This textbook on statistical modeling and statistical inference will assist advanced undergraduate and graduate students. Statistical Modeling and Computation provides a unique introduction to modern Statistics from both classical and Bayesian perspectives. It also offers an integrated treatment of Mathematical Statistics and modern statistical computation, emphasizing statistical modeling, computational techniques, and applications. Each of the three parts will cover topics essential to university courses. Part I covers the fundamentals of probability theory. In Part II, the authors introduce a wide variety of classical models that include, among others, linear regression and ANOVA models. In Part III, the authors address the statistical analysis and computation of various advanced models, such as generalized linear, state-space and Gaussian models. Particular attention is paid to fast Monte Carlo techniques for Bayesian inference on these models. Throughout the book the authors include a large number of illustrative examples and solved problems. The book also features a section with solutions, an appendix that serves as a MATLAB primer, and a mathematical supplement.​

Reviews

“Fundamentals of probability and modeling are presented in a rigorous language and the transition to more advanced chapters is almost smooth. Explanations are precise, both verbally and mathematically. Throughout the book, cross-references are made so that the reader can find further or related topics in other parts of the book. Readers interested in mathematical rigor will find this book rewarding. …

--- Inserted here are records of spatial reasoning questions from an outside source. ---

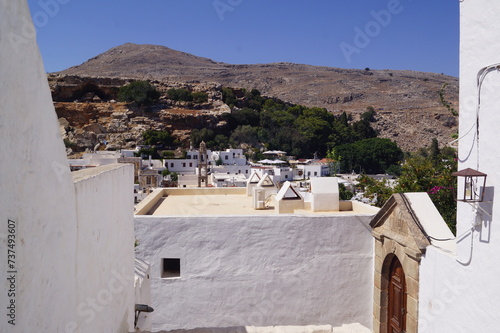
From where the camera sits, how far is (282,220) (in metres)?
7.85

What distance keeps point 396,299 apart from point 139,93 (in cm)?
6020

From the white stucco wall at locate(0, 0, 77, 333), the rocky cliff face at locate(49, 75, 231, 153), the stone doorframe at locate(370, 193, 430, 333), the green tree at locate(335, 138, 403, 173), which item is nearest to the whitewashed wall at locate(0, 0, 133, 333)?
the white stucco wall at locate(0, 0, 77, 333)

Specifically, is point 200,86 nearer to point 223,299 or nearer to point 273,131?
point 273,131

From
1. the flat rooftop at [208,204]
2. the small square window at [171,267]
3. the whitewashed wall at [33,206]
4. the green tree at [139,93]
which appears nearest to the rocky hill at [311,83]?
the green tree at [139,93]

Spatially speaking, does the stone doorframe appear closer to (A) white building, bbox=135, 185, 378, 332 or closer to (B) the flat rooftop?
(A) white building, bbox=135, 185, 378, 332

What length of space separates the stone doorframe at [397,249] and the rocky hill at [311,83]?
5810cm

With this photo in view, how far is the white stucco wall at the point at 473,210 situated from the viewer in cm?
429

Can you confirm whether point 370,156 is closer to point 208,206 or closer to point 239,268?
point 208,206

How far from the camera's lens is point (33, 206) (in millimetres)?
2035

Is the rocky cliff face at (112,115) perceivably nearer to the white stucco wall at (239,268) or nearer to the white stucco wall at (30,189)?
the white stucco wall at (239,268)

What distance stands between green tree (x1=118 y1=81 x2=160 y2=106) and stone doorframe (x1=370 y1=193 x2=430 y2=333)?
58674mm

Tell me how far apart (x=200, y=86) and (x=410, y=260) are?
6832 centimetres

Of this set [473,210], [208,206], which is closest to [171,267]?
[208,206]

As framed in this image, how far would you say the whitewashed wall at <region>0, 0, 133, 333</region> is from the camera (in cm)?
179
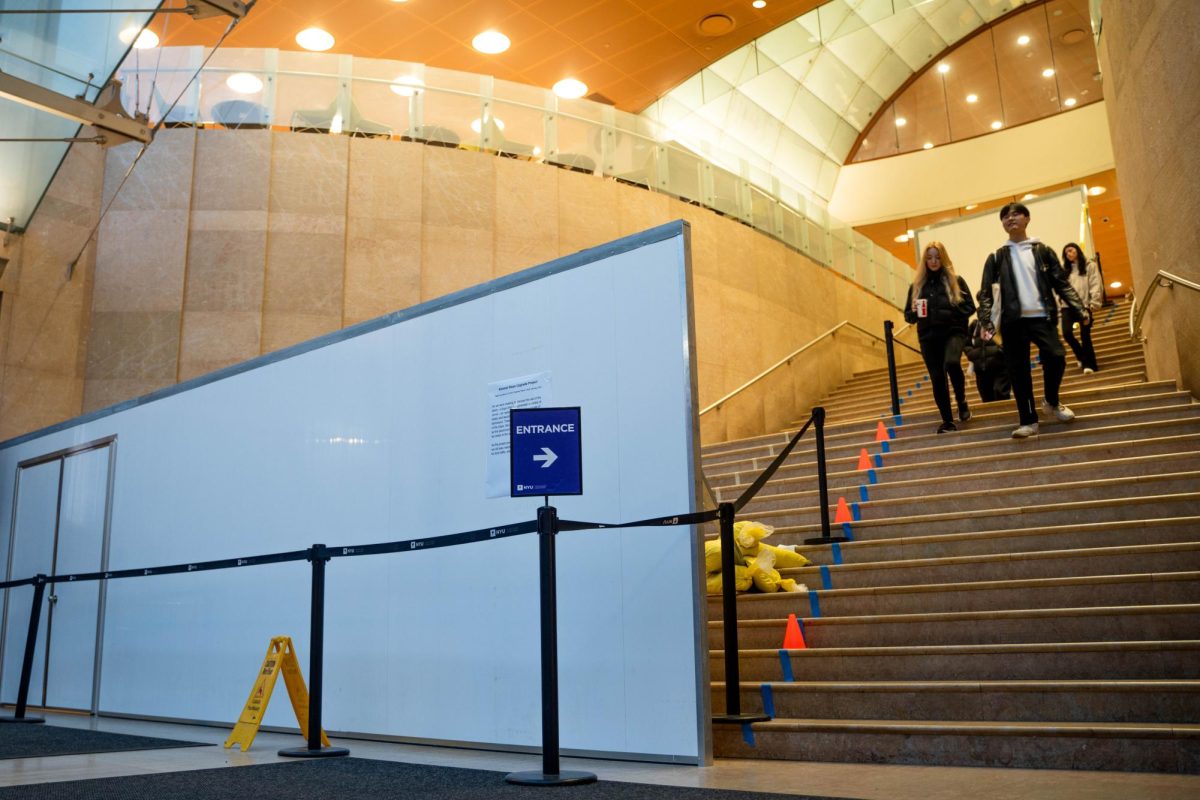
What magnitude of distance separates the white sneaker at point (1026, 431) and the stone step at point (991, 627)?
8.84 ft

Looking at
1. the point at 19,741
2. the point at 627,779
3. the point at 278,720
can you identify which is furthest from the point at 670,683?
the point at 19,741

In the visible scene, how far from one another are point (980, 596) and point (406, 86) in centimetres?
1029

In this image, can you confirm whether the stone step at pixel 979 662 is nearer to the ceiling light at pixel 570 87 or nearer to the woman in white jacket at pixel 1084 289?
the woman in white jacket at pixel 1084 289

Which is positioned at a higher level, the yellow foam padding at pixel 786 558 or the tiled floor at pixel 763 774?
the yellow foam padding at pixel 786 558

Another strength of the book lies in the wealth and variety of exercises at the end of each chapter. The exercises (some with complete solutions) range from mathematical proofs and model building to programming. Solutions for select problems are presented at the end of the book. …

[This] book is outstanding in terms of coverage of topics, rigorous language and integration of computation.” (Abdolvahab Khademi, Journal of Statistical Software, August 2015)        

Authors and Affiliations

  • School of Mathematics and Physics, The University of Queensland, Brisbane, Australia

    Dirk P. Kroese

  • Department of Economics, Australian National University, Canberra, Australia

    Joshua C.C. Chan

About the authors

Dirk P. Kroese is a Professor of Mathematics and Statistics at The University of Queensland. He is fascinated by anything that deals with the theory and application of randomness. He has written over 90 publications in a wide range of areas in probability and statistics,  including three influential books: The Cross-Entropy Method and Simulation and the Monte Carlo Method, Second Edition, both with Reuven Rubinstein, and Handbook of Monte Carlo Methods, with Thomas Taimre and Zdravko Botev.

Joshua Chan is a Senior Lecturer at the Research School of Economics, Australian National University. His current research focuses on detecting and modeling time-varying structures in macroeconomic data using simulation-based methods. He has published widely in leading international journals such as Journal of Econometrics, Journal of Business and Economic Statistics, and Journal of Computational and Graphical Statistics.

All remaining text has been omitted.